3.1.2. Partial Materialization

Some of the work involved in maintaining the results of a query can be saved by performing partial materialization and only computing the final results when invoking tlq_t's get_TLQ_NAME functions. This behaviour is especially desirable when the rate of querying the results is lower than the rate of updates, and can be enabled through the -F EXPRESSIVE-TLQS command line flag.
Below is an example of a query where partial materialization is indeed beneficial.

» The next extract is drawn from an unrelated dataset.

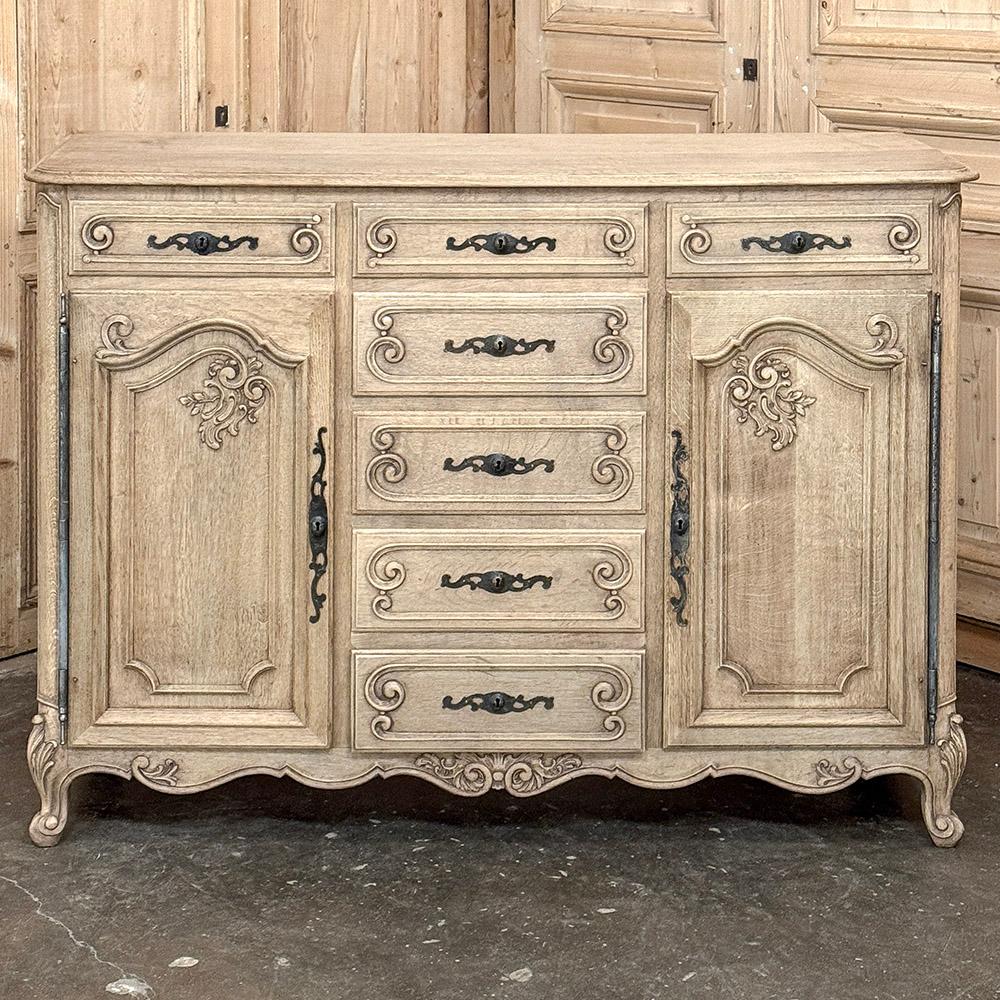 Luigi XV Buffet francese di campagna del XIX secolo in Oak striato in vendita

$> cat test/queries/simple/r_lift_of_count.sql CREATE STREAM R(A int, B int) FROM FILE '../../experiments/data/tiny/r.dat' LINE DELIMITED csv (); SELECT r2.C FROM ( SELECT r1.A, COUNT(*) AS C FROM R r1 GROUP BY r1.A ) r2;
Generated tlq_t without -F EXPRESSIVE-TLQS: We can see that get_COUNT() simply returns the materialized view of the results.
$> bin/dbtoaster test/queries/simple/r_lift_of_count.sql -l cpp ... /* Type definition providing a way to access the results of the sql program */ struct tlq_t{ tlq_t() {} ... /* Functions returning / computing the results of top level queries */ COUNT_map& get_COUNT(){ COUNT_map& __v_1 = COUNT; return __v_1; } protected: /* Data structures used for storing / computing top level queries */ COUNT_map COUNT; }; ...
Generated tlq_t with -F EXPRESSIVE-TLQS: We can see that get_COUNT() perfoms some final computation for constructing the end result in a temporary std::map before returning it. We should remark that tlq_t no longer contains the full materialized view of the results COUNT_map COUNT; but a partial materialization COUNT_1_E1_1_map COUNT_1_E1_1; used by get_COUNT() in computing the final query result.
$> bin/dbtoaster test/queries/simple/r_lift_of_count.sql -l cpp -F EXPRESSIVE-TLQS ... /* Type definition providing a way to access the results of the sql program */ struct tlq_t{ tlq_t() {} ... /* Functions returning / computing the results of top level queries */ map<long,long> get_COUNT(){ map<long,long> __v_41; /* Result computation based on COUNT_1_E1_1 */ return __v_41; } protected: /* Data structures used for storing / computing top level queries */ COUNT_1_E1_1_map COUNT_1_E1_1; }; ...

3.2. struct data_t

The data_t contains all the relevant datastructures and trigger functions for incrementally maintaining the results of the sql program.

For each stream based relation STREAM_X, present in the sql program, it provides a pair of trigger functions named on_insert_STREAM_X() and on_delete_STREAM_X() that incrementally maintain the query results in the event of an insertion/deletion of a tuple in STREAM_X. If generating code for the query presented above (rs_example1.sql) the data_t produced has the trigger functions void on_insert_S(long S_B, long S_C) / void on_delete_S(long S_B, long S_C).

For static table based relations only the insertion trigger is required and will get called when processing the static tables in the initialization phase of the program.

3.3. class Program

Finally, Program is a class that implements the IProgram interface and provides the basic functionalities for reading static table tuples and stream events from their sources, initializing the relevant datastructures, running the sql program and retrieving its results.